A strong keyboard presence helps to launch the opener from 0 to 60, and "Crush" wastes no time getting there. While the typical trade off between guitar and keyboard is inevitable, it is the bass that manages to dart in and out of the mix like a ninja, giving a sense of depth to the song. Bassist Marco Patracchini starts early and often, sometimes adding even more low end to the gallop of the drums. Together with drummer Matteo Bresci, the rhythm section has no flaws in their armor, keeping everything in order. That leaves vocalist Francesca Tedeschi to be the focal point, something her voice allows her to do with great ease. There is an accessibility to her range that becomes important, as she gravitates more to classic metal tones than operatic highs and lows. It makes songs like "Rage, Love & Sex" seem more frank and honest, even though the subject matter seems like an odd match for the style of music at hand. But the alternating chugging and shredding of guitarist Lorenzo Nardi makes it work. As Tedeschi repeatedly chants "fuck me," you may have a different feeling altogether. Bizarre title aside, "Dad Show" is an exhibition for the band, each member playing at their absolute best. The massive guitar distortion becomes the foundation of the mix, while that repeated drum gallop returns to hammer home any loose nails. Nardi even unleashes a solo in the latter stages that he'd obviously been saving for a special occasion.
Not to be confused with the Mastodon album of the same name, "The Hunter" is a signature track for Windfall, led by the keyboard prowess of Tommaso Buzzegoli. They find a home here, somewhere between gothic and symphonic metal, that suits their abilities. Patracchini is, once again, the man to watch as his bass lines carve through the song like a knife. The bridge section, bolstered by another flowing solo, stands as an album highlight.
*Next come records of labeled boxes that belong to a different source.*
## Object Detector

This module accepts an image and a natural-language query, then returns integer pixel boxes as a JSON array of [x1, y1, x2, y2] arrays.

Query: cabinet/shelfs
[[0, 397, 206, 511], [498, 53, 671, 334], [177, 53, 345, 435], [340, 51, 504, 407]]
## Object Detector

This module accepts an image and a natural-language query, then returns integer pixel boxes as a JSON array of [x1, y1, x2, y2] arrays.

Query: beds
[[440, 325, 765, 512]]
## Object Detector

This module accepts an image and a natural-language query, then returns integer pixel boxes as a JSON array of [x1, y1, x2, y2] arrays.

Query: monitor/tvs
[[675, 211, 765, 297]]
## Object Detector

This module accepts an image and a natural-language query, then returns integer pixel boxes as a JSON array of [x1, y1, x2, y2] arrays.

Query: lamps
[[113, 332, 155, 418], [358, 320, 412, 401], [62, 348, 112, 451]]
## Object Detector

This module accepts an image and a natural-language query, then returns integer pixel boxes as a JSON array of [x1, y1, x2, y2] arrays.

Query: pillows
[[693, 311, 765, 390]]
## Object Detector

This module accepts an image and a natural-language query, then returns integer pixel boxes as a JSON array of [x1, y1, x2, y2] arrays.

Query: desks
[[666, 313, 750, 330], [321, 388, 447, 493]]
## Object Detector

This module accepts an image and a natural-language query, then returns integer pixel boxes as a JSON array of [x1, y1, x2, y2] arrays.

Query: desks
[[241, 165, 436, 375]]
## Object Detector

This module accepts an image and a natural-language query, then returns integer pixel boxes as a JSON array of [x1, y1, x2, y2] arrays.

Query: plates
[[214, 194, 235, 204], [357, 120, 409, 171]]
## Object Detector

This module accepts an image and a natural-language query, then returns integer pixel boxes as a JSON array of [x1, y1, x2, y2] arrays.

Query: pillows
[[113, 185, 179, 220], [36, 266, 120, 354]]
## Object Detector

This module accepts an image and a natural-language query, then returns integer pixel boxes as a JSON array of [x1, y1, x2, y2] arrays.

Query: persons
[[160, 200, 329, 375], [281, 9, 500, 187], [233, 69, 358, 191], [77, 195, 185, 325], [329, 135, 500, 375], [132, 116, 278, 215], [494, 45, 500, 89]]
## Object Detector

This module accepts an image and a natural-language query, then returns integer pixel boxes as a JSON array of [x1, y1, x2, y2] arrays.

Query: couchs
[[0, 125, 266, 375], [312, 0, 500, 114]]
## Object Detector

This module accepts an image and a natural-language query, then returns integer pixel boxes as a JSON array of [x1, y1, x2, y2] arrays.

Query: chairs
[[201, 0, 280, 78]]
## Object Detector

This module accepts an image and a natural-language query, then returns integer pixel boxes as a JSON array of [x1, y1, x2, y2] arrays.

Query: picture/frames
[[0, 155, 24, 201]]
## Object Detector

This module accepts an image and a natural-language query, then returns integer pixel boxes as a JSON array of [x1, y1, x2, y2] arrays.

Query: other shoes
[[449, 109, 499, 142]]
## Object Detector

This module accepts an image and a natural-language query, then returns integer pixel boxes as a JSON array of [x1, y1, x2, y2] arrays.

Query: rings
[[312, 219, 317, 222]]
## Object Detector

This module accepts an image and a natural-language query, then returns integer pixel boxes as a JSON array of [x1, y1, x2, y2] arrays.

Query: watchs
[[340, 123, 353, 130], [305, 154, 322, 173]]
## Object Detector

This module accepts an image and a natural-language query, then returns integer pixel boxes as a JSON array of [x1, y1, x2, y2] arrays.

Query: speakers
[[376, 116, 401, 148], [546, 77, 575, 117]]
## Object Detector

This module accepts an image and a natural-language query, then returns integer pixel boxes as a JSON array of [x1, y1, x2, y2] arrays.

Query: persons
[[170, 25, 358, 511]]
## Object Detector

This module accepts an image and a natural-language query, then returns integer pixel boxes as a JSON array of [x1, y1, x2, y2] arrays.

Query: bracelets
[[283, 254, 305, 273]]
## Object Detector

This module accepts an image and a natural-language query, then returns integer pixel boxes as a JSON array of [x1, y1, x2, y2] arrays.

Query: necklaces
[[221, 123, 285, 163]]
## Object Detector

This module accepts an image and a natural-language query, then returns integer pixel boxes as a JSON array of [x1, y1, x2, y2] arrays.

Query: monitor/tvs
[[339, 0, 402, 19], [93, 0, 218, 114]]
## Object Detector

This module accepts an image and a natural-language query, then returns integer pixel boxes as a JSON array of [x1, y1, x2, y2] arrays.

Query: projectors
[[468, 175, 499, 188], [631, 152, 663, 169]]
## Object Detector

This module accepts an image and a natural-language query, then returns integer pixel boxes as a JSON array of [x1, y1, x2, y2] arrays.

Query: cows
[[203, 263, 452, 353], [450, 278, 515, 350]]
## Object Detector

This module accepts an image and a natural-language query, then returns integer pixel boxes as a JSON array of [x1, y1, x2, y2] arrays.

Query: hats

There is an interesting dynamic building b this point, where there seems to be a clear transition from track to track, allowing each individual band member to get a piece of the spotlight. It creates balance, something that "Revenge" displays, and fosters a level of comfort within the album. No one overpowers anyone else, instead elevating each other to new heights. The guitar melody here is excellent, but pushed further by the rhythm section and their technical focus. That explosiveness is evident on "Life Challenge," with the charge being led by Tedeschi. her voice has a unique quality to it, one that lies in her refusal to hold back. There are no moments where you question her effort or strength, as she puts all of herself into every word, every lyric. As a result, you get the same effect from the rest of the band, playing each note as if it could be their last. The thunderous second half of the track is sure to stand out, to both new and old fans alike, thanks in part to the smooth interlude.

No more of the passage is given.